The right is unhappy because Netanyahu and Avigdor Lieberman lost a third of their power base; for all the grousing, the Labor Party has grown in strength under Shelly Yacimovich's leadership, and Yair Lapid's Yesh Atid party is shaping up to be a real threat, unlike various upstart parties that rose only to vanish, like Dash or Shinui, led by Lapid's father, Tommy Lapid.
But there's a catch. Israeli politics can't be divided neatly into left or right any more. Nor is the division between socialism and capitalism very relevant. The results of the elections for the 19th Knesset reveal new realities.

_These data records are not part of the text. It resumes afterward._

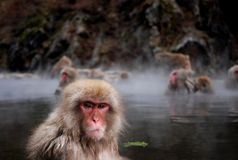 Macaques Stock Photos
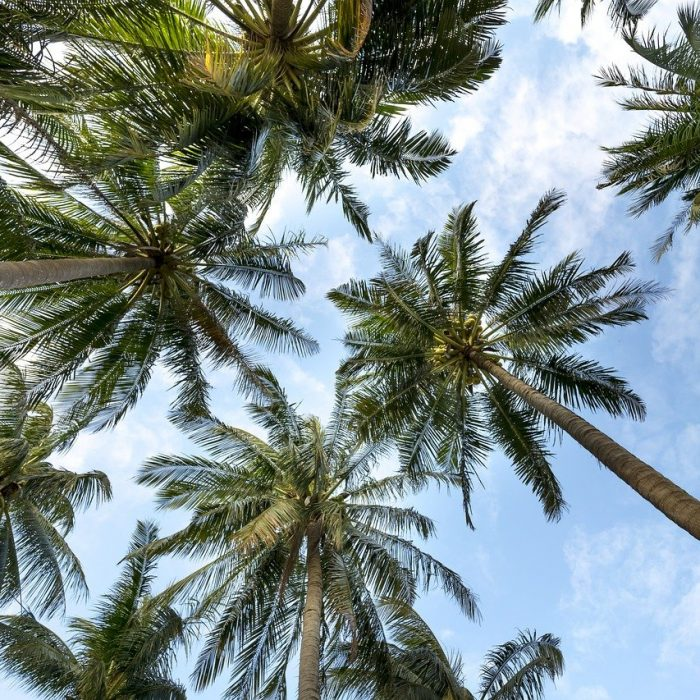 palm trees, sky, palms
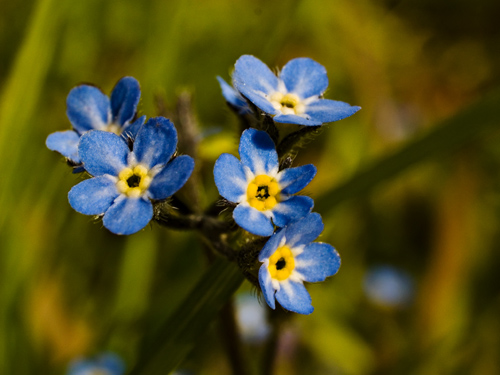 Macro photo of forget-me-not flowers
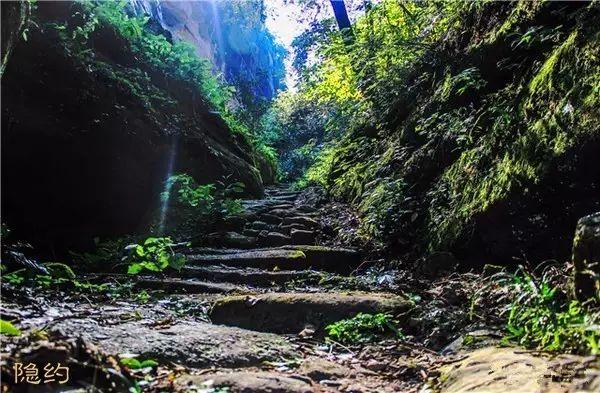 岩茶山场|正岩产区—牛栏坑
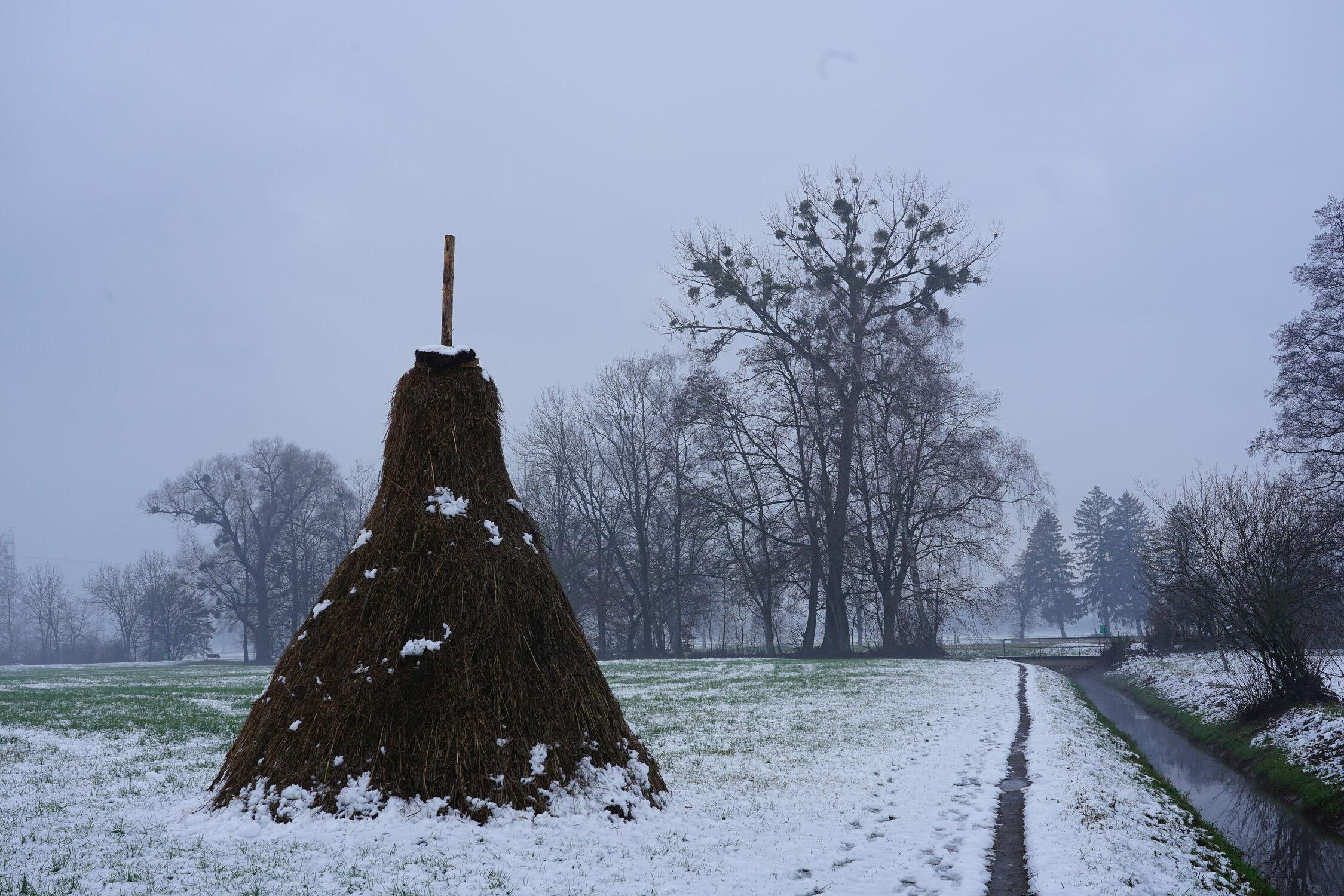 Bild mit Nebel, winterlandschaft, Winterimpressionen, Winterstroh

Netanyahu’s weakening and Yacimovich and Lapid’s rising, and Naftali Bennett’s too, reflect the same thing – a yearning among voters for genuine change. They don't buy the fog of security threats any more. They want a new agenda.
They have come to realize that security threats serve mainly as a smokescreen, hiding the unreasonable cost of living, worsening inequality, deteriorating school, welfare and healthcare systems and crumbling infrastructure.
They have come to realize that scare-mongering on the left and right and mushrooming defense budgets mainly serve the argument that until peace can be achieved, the state of the economy and standard of living can't be improved.
Yet the last election showed that the people aren't buying the lie any more
The social-justice protest that exploded in the summer of 2011 and the gradual change in the public discourse over the last three years have dramatically impacted Israeli politics. Politicians have gradually come to grasp that they have to leave their comfort zone of the threat hanging over Israel and the incessant peace process going nowhere.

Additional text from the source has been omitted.